2014/12/09 | Par Marie-Helene Senay

La Fédération des maisons d’hébergement pour femmes se félicite de la publication du premier plan d’action en itinérance hier dimanche 7 décembre. Il a le mérite d’exister en cette ère d’austérité. Quelques doutes subsistent toutefois sur la mise en œuvre de ces promesses.

Rappelons d’abord quelques faits. Les études montrent que 71% des femmes en situation d’itinérance ont un passé lié à la violence, dont 60% ne l’ont jamais rapporté à la police. Retenons également que, lorsqu’elles deviennent itinérantes, les femmes sont plus à risque de violence, d’agression, ainsi que d’exploitation et d’abus sexuels (Burcycka et Cotter, 2011 :5 ; Gaetz et all., 2010 ; Paridis et Mosher, 2012). Mentionnons finalement que de nombreuses femmes éviteront à tout prix les refuges et la rue : elles resteront plutôt dans une relation dangereuse ou malsaine…

La FMHF apprécie donc le fait que le lien entre un passé de violence, les problématiques de santé mentale et la situation d’itinérance des femmes, et des jeunes, soit pris en compte dans ce plan d’action. Elle apprécie également qu’il évoque que la judiciarisation ne soit pas la solution et qu’il appelle à la prévention et à la collaboration de tous les acteurs sociaux. Elle adhère finalement aux propositions d’assurer un revenu décent à ces personnes.

Notre Fédération regrette toutefois le manque généralisé de clarté et de précision des mesures proposées ainsi que d’analyse différenciée selon les sexes (ADS). Afin que notre action atteigne ses objectifs, il est primordial de déterminer quelles sont les spécificités de l’itinérance au féminin. Il est impératif de penser les ressources à la lumière de cette analyse. Bien que le plan d’action affirme avoir réalisé une telle analyse, les solutions proposées n’en témoignent pas clairement.

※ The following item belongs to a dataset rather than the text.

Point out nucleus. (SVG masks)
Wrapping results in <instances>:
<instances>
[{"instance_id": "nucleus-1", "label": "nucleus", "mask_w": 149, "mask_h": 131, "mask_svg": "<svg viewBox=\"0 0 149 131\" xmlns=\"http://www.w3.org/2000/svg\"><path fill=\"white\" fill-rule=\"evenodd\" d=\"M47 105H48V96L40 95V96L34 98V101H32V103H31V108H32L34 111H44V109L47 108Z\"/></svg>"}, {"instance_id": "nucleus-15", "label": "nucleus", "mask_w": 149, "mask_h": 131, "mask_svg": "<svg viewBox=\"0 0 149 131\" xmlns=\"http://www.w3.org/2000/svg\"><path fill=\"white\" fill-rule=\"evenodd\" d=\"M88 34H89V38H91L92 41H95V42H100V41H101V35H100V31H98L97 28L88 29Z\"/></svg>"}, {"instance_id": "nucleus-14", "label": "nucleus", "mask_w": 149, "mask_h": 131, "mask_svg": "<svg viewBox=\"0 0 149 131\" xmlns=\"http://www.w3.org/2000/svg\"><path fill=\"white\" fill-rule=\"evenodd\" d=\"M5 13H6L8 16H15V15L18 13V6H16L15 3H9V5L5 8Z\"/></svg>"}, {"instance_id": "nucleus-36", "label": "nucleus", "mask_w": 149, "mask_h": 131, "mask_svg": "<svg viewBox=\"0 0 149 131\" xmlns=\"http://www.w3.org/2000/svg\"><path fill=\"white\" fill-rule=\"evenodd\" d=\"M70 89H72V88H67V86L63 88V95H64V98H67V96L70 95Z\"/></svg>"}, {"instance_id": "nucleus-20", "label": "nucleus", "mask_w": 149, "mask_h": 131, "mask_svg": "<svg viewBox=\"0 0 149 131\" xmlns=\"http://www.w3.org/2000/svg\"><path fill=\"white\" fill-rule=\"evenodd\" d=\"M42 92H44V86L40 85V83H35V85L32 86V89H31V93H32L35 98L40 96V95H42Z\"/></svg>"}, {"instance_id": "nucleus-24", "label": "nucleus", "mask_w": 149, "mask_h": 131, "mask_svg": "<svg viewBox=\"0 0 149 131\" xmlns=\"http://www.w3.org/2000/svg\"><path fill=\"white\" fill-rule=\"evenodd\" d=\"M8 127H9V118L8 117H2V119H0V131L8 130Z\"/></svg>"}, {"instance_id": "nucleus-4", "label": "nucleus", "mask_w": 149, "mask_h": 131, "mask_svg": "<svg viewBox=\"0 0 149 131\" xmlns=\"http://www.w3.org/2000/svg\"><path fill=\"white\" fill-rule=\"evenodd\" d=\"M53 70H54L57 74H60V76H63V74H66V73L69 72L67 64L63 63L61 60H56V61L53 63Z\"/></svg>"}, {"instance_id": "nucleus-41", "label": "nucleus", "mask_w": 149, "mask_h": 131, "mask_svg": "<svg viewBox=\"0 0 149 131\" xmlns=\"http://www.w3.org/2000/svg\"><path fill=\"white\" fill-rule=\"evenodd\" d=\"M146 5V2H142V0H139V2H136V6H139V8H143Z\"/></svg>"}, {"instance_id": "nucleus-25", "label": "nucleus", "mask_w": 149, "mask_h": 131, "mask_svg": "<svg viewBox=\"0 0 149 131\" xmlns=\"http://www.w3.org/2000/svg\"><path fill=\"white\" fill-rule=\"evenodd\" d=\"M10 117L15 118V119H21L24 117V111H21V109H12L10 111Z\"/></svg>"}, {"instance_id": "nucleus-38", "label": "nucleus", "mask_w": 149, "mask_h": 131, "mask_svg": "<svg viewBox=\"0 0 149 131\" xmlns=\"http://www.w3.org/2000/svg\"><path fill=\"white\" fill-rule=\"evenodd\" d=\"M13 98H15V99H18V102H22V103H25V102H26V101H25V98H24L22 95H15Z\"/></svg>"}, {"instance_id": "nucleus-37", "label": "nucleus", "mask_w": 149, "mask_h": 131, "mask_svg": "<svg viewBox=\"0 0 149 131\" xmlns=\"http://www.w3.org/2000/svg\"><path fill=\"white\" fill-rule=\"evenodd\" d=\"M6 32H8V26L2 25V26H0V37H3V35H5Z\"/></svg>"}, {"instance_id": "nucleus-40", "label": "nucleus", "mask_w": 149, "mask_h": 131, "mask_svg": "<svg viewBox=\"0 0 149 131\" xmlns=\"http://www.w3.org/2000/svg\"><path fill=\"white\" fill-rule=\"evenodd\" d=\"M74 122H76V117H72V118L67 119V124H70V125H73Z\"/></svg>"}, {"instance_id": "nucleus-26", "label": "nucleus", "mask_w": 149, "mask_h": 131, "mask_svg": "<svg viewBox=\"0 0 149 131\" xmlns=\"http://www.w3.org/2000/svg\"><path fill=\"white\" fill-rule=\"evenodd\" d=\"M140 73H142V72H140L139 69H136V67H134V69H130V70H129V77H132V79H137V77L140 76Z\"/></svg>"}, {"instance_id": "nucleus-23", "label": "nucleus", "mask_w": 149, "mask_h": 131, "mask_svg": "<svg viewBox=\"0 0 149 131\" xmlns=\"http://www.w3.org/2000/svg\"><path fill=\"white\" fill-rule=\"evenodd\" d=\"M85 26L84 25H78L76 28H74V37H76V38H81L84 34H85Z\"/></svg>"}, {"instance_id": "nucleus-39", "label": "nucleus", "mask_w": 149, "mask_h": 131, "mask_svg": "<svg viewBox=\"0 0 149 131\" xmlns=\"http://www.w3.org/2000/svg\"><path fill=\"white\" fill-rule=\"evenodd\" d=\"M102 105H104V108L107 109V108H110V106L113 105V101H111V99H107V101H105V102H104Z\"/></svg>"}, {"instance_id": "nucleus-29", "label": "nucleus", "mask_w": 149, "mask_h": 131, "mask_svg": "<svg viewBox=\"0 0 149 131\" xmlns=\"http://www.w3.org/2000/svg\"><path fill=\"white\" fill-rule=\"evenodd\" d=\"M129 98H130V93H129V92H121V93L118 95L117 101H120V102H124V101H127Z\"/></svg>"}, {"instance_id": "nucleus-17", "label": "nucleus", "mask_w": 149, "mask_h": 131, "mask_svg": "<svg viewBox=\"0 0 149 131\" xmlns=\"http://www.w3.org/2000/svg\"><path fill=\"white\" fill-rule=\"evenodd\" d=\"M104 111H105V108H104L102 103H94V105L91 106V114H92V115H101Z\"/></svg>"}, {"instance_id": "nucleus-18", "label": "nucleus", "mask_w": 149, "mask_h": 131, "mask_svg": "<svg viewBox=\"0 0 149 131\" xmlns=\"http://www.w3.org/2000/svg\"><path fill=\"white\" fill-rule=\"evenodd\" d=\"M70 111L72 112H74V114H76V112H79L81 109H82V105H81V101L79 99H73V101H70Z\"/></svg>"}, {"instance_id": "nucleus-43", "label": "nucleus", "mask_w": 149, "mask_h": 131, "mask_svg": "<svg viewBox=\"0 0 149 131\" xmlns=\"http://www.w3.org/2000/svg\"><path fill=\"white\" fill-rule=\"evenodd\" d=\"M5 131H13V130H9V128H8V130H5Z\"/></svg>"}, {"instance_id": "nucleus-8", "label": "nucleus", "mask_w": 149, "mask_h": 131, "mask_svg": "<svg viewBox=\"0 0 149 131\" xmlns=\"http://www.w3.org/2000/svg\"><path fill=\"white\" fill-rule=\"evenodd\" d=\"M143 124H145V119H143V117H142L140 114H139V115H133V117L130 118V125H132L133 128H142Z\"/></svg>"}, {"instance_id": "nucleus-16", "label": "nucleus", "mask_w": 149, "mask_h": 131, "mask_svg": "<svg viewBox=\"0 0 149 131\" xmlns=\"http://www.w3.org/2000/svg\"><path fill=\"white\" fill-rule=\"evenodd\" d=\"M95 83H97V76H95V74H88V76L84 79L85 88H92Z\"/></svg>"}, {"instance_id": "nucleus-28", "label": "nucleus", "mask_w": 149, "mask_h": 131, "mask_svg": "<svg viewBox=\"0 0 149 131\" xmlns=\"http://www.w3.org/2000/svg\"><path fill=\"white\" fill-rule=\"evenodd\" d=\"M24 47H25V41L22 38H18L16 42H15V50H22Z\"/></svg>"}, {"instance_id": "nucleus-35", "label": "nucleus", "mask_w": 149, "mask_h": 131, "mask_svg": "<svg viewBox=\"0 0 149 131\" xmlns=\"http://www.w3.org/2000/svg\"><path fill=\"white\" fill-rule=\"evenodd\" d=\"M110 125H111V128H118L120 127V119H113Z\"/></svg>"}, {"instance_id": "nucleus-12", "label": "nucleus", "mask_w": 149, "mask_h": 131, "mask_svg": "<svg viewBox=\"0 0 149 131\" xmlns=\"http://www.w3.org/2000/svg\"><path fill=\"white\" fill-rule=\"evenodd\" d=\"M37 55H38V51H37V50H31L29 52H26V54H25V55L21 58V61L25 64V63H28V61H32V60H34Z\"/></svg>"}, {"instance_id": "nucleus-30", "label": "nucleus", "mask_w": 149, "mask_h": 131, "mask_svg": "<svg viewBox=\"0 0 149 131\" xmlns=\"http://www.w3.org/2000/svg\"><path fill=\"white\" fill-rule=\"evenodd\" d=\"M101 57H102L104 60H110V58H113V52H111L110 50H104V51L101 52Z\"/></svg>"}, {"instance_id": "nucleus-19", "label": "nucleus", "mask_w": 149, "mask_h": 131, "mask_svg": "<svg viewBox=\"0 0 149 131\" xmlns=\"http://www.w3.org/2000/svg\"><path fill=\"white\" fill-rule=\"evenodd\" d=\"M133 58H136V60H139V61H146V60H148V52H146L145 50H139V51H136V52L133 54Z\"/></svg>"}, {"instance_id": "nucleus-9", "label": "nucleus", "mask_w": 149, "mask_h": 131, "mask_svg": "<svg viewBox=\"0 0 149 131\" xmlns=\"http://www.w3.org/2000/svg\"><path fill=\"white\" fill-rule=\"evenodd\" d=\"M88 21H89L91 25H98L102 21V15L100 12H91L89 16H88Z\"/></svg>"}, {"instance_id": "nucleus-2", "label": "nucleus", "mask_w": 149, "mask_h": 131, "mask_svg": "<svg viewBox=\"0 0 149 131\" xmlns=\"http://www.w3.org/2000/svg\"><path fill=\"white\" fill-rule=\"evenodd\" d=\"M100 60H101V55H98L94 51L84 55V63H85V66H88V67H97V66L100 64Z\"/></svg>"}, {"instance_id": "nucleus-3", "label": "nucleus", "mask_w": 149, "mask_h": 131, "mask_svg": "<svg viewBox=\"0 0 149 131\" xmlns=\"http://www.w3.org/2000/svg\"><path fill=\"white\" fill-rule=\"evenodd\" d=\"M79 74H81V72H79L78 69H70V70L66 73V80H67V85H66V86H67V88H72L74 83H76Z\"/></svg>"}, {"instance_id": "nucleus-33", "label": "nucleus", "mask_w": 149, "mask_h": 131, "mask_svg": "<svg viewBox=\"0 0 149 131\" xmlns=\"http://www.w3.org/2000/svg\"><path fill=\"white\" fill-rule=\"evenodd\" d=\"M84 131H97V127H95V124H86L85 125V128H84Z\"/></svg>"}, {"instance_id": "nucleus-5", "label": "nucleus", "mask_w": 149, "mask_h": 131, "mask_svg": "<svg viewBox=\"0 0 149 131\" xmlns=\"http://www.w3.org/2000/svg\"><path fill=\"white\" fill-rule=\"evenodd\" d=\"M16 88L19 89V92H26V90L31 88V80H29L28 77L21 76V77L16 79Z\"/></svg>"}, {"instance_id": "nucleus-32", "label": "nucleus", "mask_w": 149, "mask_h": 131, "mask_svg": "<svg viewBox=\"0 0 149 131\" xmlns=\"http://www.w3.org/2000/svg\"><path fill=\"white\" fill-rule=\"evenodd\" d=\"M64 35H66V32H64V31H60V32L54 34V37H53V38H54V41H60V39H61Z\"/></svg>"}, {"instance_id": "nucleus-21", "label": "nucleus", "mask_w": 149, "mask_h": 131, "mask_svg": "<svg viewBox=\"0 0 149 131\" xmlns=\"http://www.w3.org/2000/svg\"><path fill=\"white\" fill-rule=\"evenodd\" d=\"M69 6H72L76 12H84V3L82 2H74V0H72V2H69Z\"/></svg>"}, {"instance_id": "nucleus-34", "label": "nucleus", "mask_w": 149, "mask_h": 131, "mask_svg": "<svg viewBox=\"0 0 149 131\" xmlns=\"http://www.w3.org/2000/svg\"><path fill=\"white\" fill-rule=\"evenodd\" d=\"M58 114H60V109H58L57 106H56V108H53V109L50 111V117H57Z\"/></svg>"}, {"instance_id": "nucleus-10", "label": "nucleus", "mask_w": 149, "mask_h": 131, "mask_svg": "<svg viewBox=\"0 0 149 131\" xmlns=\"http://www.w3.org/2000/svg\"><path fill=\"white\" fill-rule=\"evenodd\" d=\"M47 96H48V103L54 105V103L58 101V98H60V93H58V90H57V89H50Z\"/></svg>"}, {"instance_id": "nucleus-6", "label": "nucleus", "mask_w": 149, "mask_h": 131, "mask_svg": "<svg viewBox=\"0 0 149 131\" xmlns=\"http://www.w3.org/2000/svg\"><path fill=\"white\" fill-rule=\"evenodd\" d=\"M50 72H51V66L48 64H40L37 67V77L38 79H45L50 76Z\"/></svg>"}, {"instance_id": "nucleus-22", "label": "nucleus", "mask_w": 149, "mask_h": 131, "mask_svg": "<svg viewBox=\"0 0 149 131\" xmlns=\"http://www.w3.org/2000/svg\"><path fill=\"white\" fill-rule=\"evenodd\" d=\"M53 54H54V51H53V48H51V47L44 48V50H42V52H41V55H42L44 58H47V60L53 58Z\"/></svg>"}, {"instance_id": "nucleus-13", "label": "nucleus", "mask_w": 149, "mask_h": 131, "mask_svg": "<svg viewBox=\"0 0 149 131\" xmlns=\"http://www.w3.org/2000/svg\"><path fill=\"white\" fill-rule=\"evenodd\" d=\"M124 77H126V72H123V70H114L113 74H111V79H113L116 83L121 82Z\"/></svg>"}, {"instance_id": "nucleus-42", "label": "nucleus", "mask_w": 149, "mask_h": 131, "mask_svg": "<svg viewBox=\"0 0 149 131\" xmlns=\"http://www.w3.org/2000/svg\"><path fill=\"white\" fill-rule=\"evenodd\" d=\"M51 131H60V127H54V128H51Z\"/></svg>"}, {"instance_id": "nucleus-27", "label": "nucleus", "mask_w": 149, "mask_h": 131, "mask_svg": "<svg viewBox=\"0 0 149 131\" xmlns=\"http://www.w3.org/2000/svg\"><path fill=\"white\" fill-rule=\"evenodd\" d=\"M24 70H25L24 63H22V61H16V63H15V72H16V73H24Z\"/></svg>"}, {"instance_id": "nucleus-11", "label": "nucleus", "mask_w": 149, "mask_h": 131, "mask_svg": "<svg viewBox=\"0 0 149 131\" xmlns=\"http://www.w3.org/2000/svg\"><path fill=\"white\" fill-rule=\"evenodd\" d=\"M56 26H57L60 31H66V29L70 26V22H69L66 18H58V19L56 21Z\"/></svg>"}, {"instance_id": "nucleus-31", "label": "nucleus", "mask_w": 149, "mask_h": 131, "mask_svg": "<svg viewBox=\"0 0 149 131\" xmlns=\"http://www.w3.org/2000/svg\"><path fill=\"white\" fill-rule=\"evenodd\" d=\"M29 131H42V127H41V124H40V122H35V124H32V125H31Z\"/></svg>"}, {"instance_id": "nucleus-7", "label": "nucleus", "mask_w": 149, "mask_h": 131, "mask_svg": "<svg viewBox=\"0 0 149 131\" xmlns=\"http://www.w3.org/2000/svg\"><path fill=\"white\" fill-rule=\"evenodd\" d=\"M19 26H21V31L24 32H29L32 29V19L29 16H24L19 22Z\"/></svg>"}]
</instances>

Rappelons que les maisons d’hébergement développent depuis plus de 40 ans leur expertise auprès des femmes violentées vivant de multiples problématiques sociales, dont l’itinérance. Il semble alors pertinent de se questionner sur la logique du rehaussement de financement de cinq maisons d’hébergement pour femmes, à Montréal seulement.

En effet, à l’échelle de la province, les maisons d’hébergement pour femmes présentent un taux d’occupation de presque ou plus de 100 % (le Devoir du 6 décembre dernier). Qui plus est en région, elles sont souvent le seul lieu d’accueil sécuritaire garantissant le droit à la sécurité, à la dignité et à la protection pour les femmes : à Gaspé, à Chibougamau, à Alma, les ressources ne sont tout simplement pas suffisantes pour répondre aux besoins des femmes.

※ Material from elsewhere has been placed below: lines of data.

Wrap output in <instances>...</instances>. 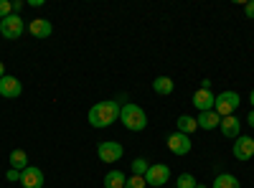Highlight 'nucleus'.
<instances>
[{
    "label": "nucleus",
    "mask_w": 254,
    "mask_h": 188,
    "mask_svg": "<svg viewBox=\"0 0 254 188\" xmlns=\"http://www.w3.org/2000/svg\"><path fill=\"white\" fill-rule=\"evenodd\" d=\"M120 102H97L89 110V125L92 127H110V125L120 122Z\"/></svg>",
    "instance_id": "nucleus-1"
},
{
    "label": "nucleus",
    "mask_w": 254,
    "mask_h": 188,
    "mask_svg": "<svg viewBox=\"0 0 254 188\" xmlns=\"http://www.w3.org/2000/svg\"><path fill=\"white\" fill-rule=\"evenodd\" d=\"M120 122L130 132H142L147 127V115H145V110L140 107V104L127 102V104H122V110H120Z\"/></svg>",
    "instance_id": "nucleus-2"
},
{
    "label": "nucleus",
    "mask_w": 254,
    "mask_h": 188,
    "mask_svg": "<svg viewBox=\"0 0 254 188\" xmlns=\"http://www.w3.org/2000/svg\"><path fill=\"white\" fill-rule=\"evenodd\" d=\"M242 104V97L237 94V92H221V94H216V104H214V112L219 115V117H229V115H234L237 112V107Z\"/></svg>",
    "instance_id": "nucleus-3"
},
{
    "label": "nucleus",
    "mask_w": 254,
    "mask_h": 188,
    "mask_svg": "<svg viewBox=\"0 0 254 188\" xmlns=\"http://www.w3.org/2000/svg\"><path fill=\"white\" fill-rule=\"evenodd\" d=\"M23 31H26V23H23V18L20 15H8L5 20H0V33H3V38H8V41H15V38H20L23 36Z\"/></svg>",
    "instance_id": "nucleus-4"
},
{
    "label": "nucleus",
    "mask_w": 254,
    "mask_h": 188,
    "mask_svg": "<svg viewBox=\"0 0 254 188\" xmlns=\"http://www.w3.org/2000/svg\"><path fill=\"white\" fill-rule=\"evenodd\" d=\"M168 178H171V168H168V165H163V163H153L150 168H147V173H145V183L153 186V188L165 186Z\"/></svg>",
    "instance_id": "nucleus-5"
},
{
    "label": "nucleus",
    "mask_w": 254,
    "mask_h": 188,
    "mask_svg": "<svg viewBox=\"0 0 254 188\" xmlns=\"http://www.w3.org/2000/svg\"><path fill=\"white\" fill-rule=\"evenodd\" d=\"M165 142H168V150H171L173 155H188V153H190V145H193L188 135H183V132H178V130L168 135Z\"/></svg>",
    "instance_id": "nucleus-6"
},
{
    "label": "nucleus",
    "mask_w": 254,
    "mask_h": 188,
    "mask_svg": "<svg viewBox=\"0 0 254 188\" xmlns=\"http://www.w3.org/2000/svg\"><path fill=\"white\" fill-rule=\"evenodd\" d=\"M122 145L115 142V140H107V142H99V148H97V155L102 163H117L122 158Z\"/></svg>",
    "instance_id": "nucleus-7"
},
{
    "label": "nucleus",
    "mask_w": 254,
    "mask_h": 188,
    "mask_svg": "<svg viewBox=\"0 0 254 188\" xmlns=\"http://www.w3.org/2000/svg\"><path fill=\"white\" fill-rule=\"evenodd\" d=\"M44 171L36 165H28L26 171H20V186L23 188H44Z\"/></svg>",
    "instance_id": "nucleus-8"
},
{
    "label": "nucleus",
    "mask_w": 254,
    "mask_h": 188,
    "mask_svg": "<svg viewBox=\"0 0 254 188\" xmlns=\"http://www.w3.org/2000/svg\"><path fill=\"white\" fill-rule=\"evenodd\" d=\"M231 153H234L237 160H252V155H254V140L247 137V135H239L237 142H234V148H231Z\"/></svg>",
    "instance_id": "nucleus-9"
},
{
    "label": "nucleus",
    "mask_w": 254,
    "mask_h": 188,
    "mask_svg": "<svg viewBox=\"0 0 254 188\" xmlns=\"http://www.w3.org/2000/svg\"><path fill=\"white\" fill-rule=\"evenodd\" d=\"M219 130H221V135H224V137H229V140H237V137H239V130H242V120H239L237 115L221 117V122H219Z\"/></svg>",
    "instance_id": "nucleus-10"
},
{
    "label": "nucleus",
    "mask_w": 254,
    "mask_h": 188,
    "mask_svg": "<svg viewBox=\"0 0 254 188\" xmlns=\"http://www.w3.org/2000/svg\"><path fill=\"white\" fill-rule=\"evenodd\" d=\"M193 104H196L198 112H211V110H214V104H216V94L211 89H198L193 94Z\"/></svg>",
    "instance_id": "nucleus-11"
},
{
    "label": "nucleus",
    "mask_w": 254,
    "mask_h": 188,
    "mask_svg": "<svg viewBox=\"0 0 254 188\" xmlns=\"http://www.w3.org/2000/svg\"><path fill=\"white\" fill-rule=\"evenodd\" d=\"M28 33L33 38H49L54 33V26H51V20H46V18H33L28 23Z\"/></svg>",
    "instance_id": "nucleus-12"
},
{
    "label": "nucleus",
    "mask_w": 254,
    "mask_h": 188,
    "mask_svg": "<svg viewBox=\"0 0 254 188\" xmlns=\"http://www.w3.org/2000/svg\"><path fill=\"white\" fill-rule=\"evenodd\" d=\"M20 92H23V87H20V81L15 76L5 74L3 79H0V94H3V97L15 99V97H20Z\"/></svg>",
    "instance_id": "nucleus-13"
},
{
    "label": "nucleus",
    "mask_w": 254,
    "mask_h": 188,
    "mask_svg": "<svg viewBox=\"0 0 254 188\" xmlns=\"http://www.w3.org/2000/svg\"><path fill=\"white\" fill-rule=\"evenodd\" d=\"M196 122H198L201 130H216L219 122H221V117H219L214 110H211V112H201V115L196 117Z\"/></svg>",
    "instance_id": "nucleus-14"
},
{
    "label": "nucleus",
    "mask_w": 254,
    "mask_h": 188,
    "mask_svg": "<svg viewBox=\"0 0 254 188\" xmlns=\"http://www.w3.org/2000/svg\"><path fill=\"white\" fill-rule=\"evenodd\" d=\"M176 127H178V132H183V135L190 137V132L198 130V122H196V117H190V115H181L176 120Z\"/></svg>",
    "instance_id": "nucleus-15"
},
{
    "label": "nucleus",
    "mask_w": 254,
    "mask_h": 188,
    "mask_svg": "<svg viewBox=\"0 0 254 188\" xmlns=\"http://www.w3.org/2000/svg\"><path fill=\"white\" fill-rule=\"evenodd\" d=\"M153 89H155V94L168 97V94H173L176 84H173V79H171V76H158V79L153 81Z\"/></svg>",
    "instance_id": "nucleus-16"
},
{
    "label": "nucleus",
    "mask_w": 254,
    "mask_h": 188,
    "mask_svg": "<svg viewBox=\"0 0 254 188\" xmlns=\"http://www.w3.org/2000/svg\"><path fill=\"white\" fill-rule=\"evenodd\" d=\"M211 188H242L239 186V178L237 176H231V173H219L214 178V186Z\"/></svg>",
    "instance_id": "nucleus-17"
},
{
    "label": "nucleus",
    "mask_w": 254,
    "mask_h": 188,
    "mask_svg": "<svg viewBox=\"0 0 254 188\" xmlns=\"http://www.w3.org/2000/svg\"><path fill=\"white\" fill-rule=\"evenodd\" d=\"M127 178L122 171H110L107 176H104V188H125Z\"/></svg>",
    "instance_id": "nucleus-18"
},
{
    "label": "nucleus",
    "mask_w": 254,
    "mask_h": 188,
    "mask_svg": "<svg viewBox=\"0 0 254 188\" xmlns=\"http://www.w3.org/2000/svg\"><path fill=\"white\" fill-rule=\"evenodd\" d=\"M10 168H15V171H26L28 168V155H26V150H13L10 153Z\"/></svg>",
    "instance_id": "nucleus-19"
},
{
    "label": "nucleus",
    "mask_w": 254,
    "mask_h": 188,
    "mask_svg": "<svg viewBox=\"0 0 254 188\" xmlns=\"http://www.w3.org/2000/svg\"><path fill=\"white\" fill-rule=\"evenodd\" d=\"M147 168H150V165H147L145 158H135V160H132V176H142V178H145Z\"/></svg>",
    "instance_id": "nucleus-20"
},
{
    "label": "nucleus",
    "mask_w": 254,
    "mask_h": 188,
    "mask_svg": "<svg viewBox=\"0 0 254 188\" xmlns=\"http://www.w3.org/2000/svg\"><path fill=\"white\" fill-rule=\"evenodd\" d=\"M176 188H196V178L190 173H181L176 181Z\"/></svg>",
    "instance_id": "nucleus-21"
},
{
    "label": "nucleus",
    "mask_w": 254,
    "mask_h": 188,
    "mask_svg": "<svg viewBox=\"0 0 254 188\" xmlns=\"http://www.w3.org/2000/svg\"><path fill=\"white\" fill-rule=\"evenodd\" d=\"M147 183H145V178L142 176H130L127 178V183H125V188H145Z\"/></svg>",
    "instance_id": "nucleus-22"
},
{
    "label": "nucleus",
    "mask_w": 254,
    "mask_h": 188,
    "mask_svg": "<svg viewBox=\"0 0 254 188\" xmlns=\"http://www.w3.org/2000/svg\"><path fill=\"white\" fill-rule=\"evenodd\" d=\"M8 15H13V3L10 0H0V20H5Z\"/></svg>",
    "instance_id": "nucleus-23"
},
{
    "label": "nucleus",
    "mask_w": 254,
    "mask_h": 188,
    "mask_svg": "<svg viewBox=\"0 0 254 188\" xmlns=\"http://www.w3.org/2000/svg\"><path fill=\"white\" fill-rule=\"evenodd\" d=\"M5 178H8L10 183H20V171H15V168H8Z\"/></svg>",
    "instance_id": "nucleus-24"
},
{
    "label": "nucleus",
    "mask_w": 254,
    "mask_h": 188,
    "mask_svg": "<svg viewBox=\"0 0 254 188\" xmlns=\"http://www.w3.org/2000/svg\"><path fill=\"white\" fill-rule=\"evenodd\" d=\"M244 13H247V18H254V0L244 3Z\"/></svg>",
    "instance_id": "nucleus-25"
},
{
    "label": "nucleus",
    "mask_w": 254,
    "mask_h": 188,
    "mask_svg": "<svg viewBox=\"0 0 254 188\" xmlns=\"http://www.w3.org/2000/svg\"><path fill=\"white\" fill-rule=\"evenodd\" d=\"M20 10H23V0H15V3H13V13L18 15Z\"/></svg>",
    "instance_id": "nucleus-26"
},
{
    "label": "nucleus",
    "mask_w": 254,
    "mask_h": 188,
    "mask_svg": "<svg viewBox=\"0 0 254 188\" xmlns=\"http://www.w3.org/2000/svg\"><path fill=\"white\" fill-rule=\"evenodd\" d=\"M247 122H249V127H254V110L247 115Z\"/></svg>",
    "instance_id": "nucleus-27"
},
{
    "label": "nucleus",
    "mask_w": 254,
    "mask_h": 188,
    "mask_svg": "<svg viewBox=\"0 0 254 188\" xmlns=\"http://www.w3.org/2000/svg\"><path fill=\"white\" fill-rule=\"evenodd\" d=\"M5 76V66H3V61H0V79Z\"/></svg>",
    "instance_id": "nucleus-28"
},
{
    "label": "nucleus",
    "mask_w": 254,
    "mask_h": 188,
    "mask_svg": "<svg viewBox=\"0 0 254 188\" xmlns=\"http://www.w3.org/2000/svg\"><path fill=\"white\" fill-rule=\"evenodd\" d=\"M249 102H252V107H254V89H252V94H249Z\"/></svg>",
    "instance_id": "nucleus-29"
},
{
    "label": "nucleus",
    "mask_w": 254,
    "mask_h": 188,
    "mask_svg": "<svg viewBox=\"0 0 254 188\" xmlns=\"http://www.w3.org/2000/svg\"><path fill=\"white\" fill-rule=\"evenodd\" d=\"M196 188H206V186H203V183H196Z\"/></svg>",
    "instance_id": "nucleus-30"
}]
</instances>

Pourquoi, dans ce cas de figure, ne pas donner à TOUTES les maisons d’hébergement les moyens de soutenir cette clientèle chaque année plus présente ? Pourquoi ne pas se donner les moyens d’aider davantage de femmes, de leur apporter un meilleur soutien et plus d’accompagnement, et ce, à l’échelle de tout le Québec ?

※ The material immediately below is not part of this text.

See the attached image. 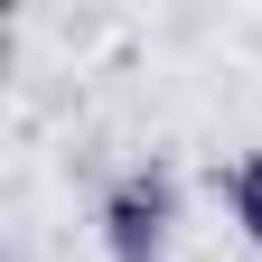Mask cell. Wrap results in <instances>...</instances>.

Nous recommandions déjà, en 2008 lors de la commission parlementaire sur le phénomène de l’itinérance au Québec, d’ouvrir davantage de maisons d’hébergement, de logements transitoires et de logements permanents. Il faut impérativement se doter d’une offre d’hébergement constituée de logements sociaux à loyer abordable, qui permettrait à ces femmes de ne pas retourner dans un milieu éventuellement dangereux. Il conviendrait finalement de proposer davantage de services pour les femmes violentées vivant de multiples problématiques sociales, dont l’itinérance.

Une deuxième problématique à prendre en compte dans l’analyse de ce plan d’action interministériel est celle de sa mise en œuvre par une multitude d’acteurs. Comment assurer l’arrimage des services pour un continuum optimal qui réponde réellement aux besoins des femmes et des filles ? Quel financement et quelle concertation des acteurs sociaux ?

Nous appelons à un financement du communautaire qui permette aux nombreux organismes de l’action communautaire autonome de prodiguer leur mission de soutien et d’accompagnement des personnes vulnérables. Véritable filet de protection sociale, le secteur communautaire doit être reconnu, et financé, à la juste valeur du travail réalisé. Si la tendance, comme l’ont mentionné plusieurs ministres depuis quelques mois, est de transférer les services sociaux au secteur communautaire, il faudra s’assurer que le financement suive.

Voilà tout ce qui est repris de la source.